Let’s see what happens if we coerce this to a matrix

a_matrix <- as.matrix(df)

a_matrix
##      num y       
## [1,] "1" "red"   
## [2,] "2" "blue"  
## [3,] "3" "green" 
## [4,] "4" "purple"
str(a_matrix)
##  chr [1:4, 1:2] "1" "2" "3" "4" "red" "blue" "green" "purple"
##  - attr(*, "dimnames")=List of 2
##   ..$ : NULL
##   ..$ : chr [1:2] "num" "y"

Notice that this whole matrix is now a character but still does have two dimensions!

18.1.3.2 What’s a tibble?

A tibble is super similar to a data frame. It’s the tidyverse brand of data frame.

According to the people who develop the tidyverse:

Tibbles are data.frames that are lazy and surly: they do less (i.e. they don’t change variable names or types, and don’t do partial matching) and complain more (e.g. when a variable does not exist).

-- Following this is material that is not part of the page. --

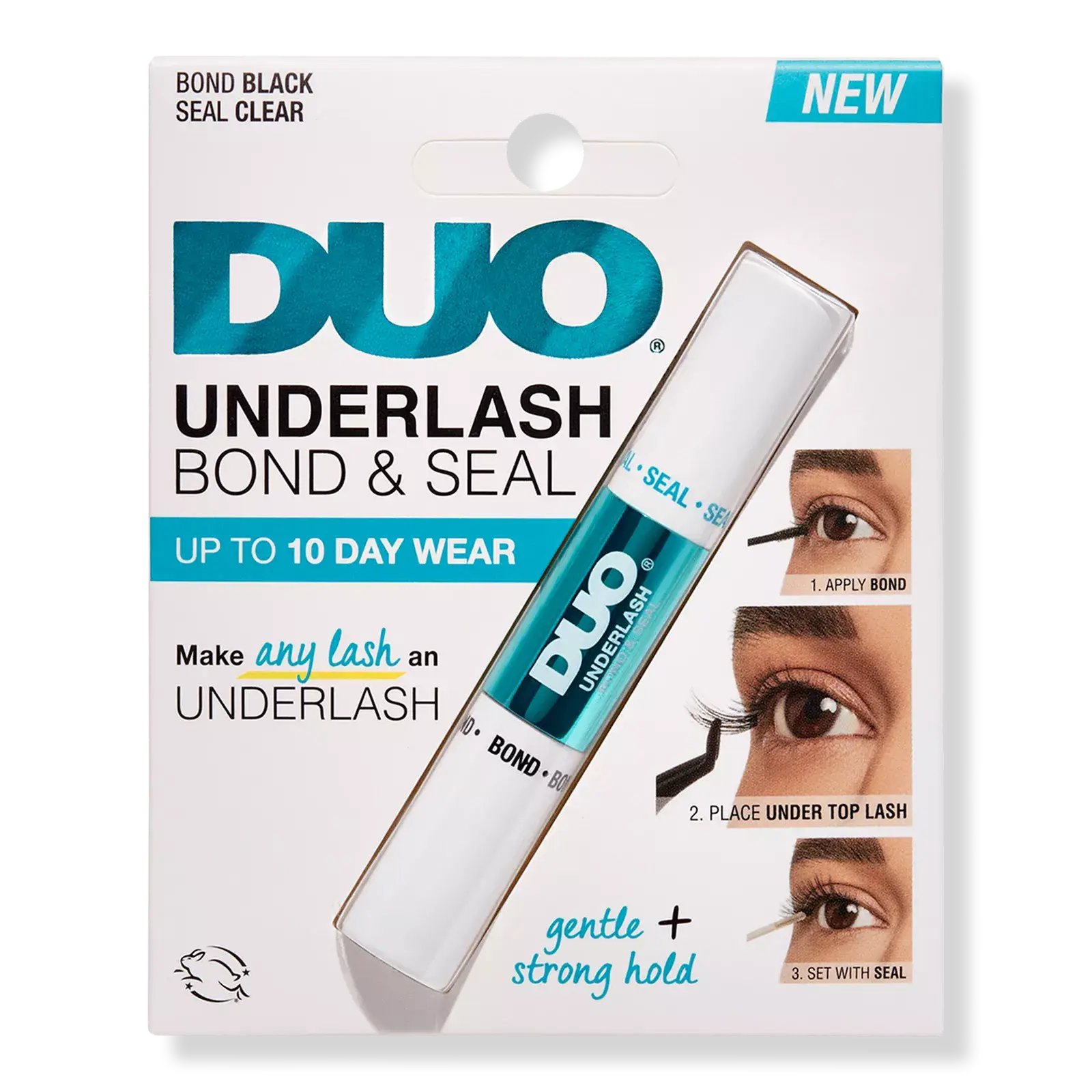 Ardell Duo Underlash Bond & Seal Adhesive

They are similar enough, that for most instances, especially when you are working with tidyverse functions, you can treat them the same. However if you get a peculiar error when trying to use a tibble with a non-tidyverse function, you may need to use the as.data.frame() function to coerce your tibble to a data frame. But you shouldn’t encounter this problem too often.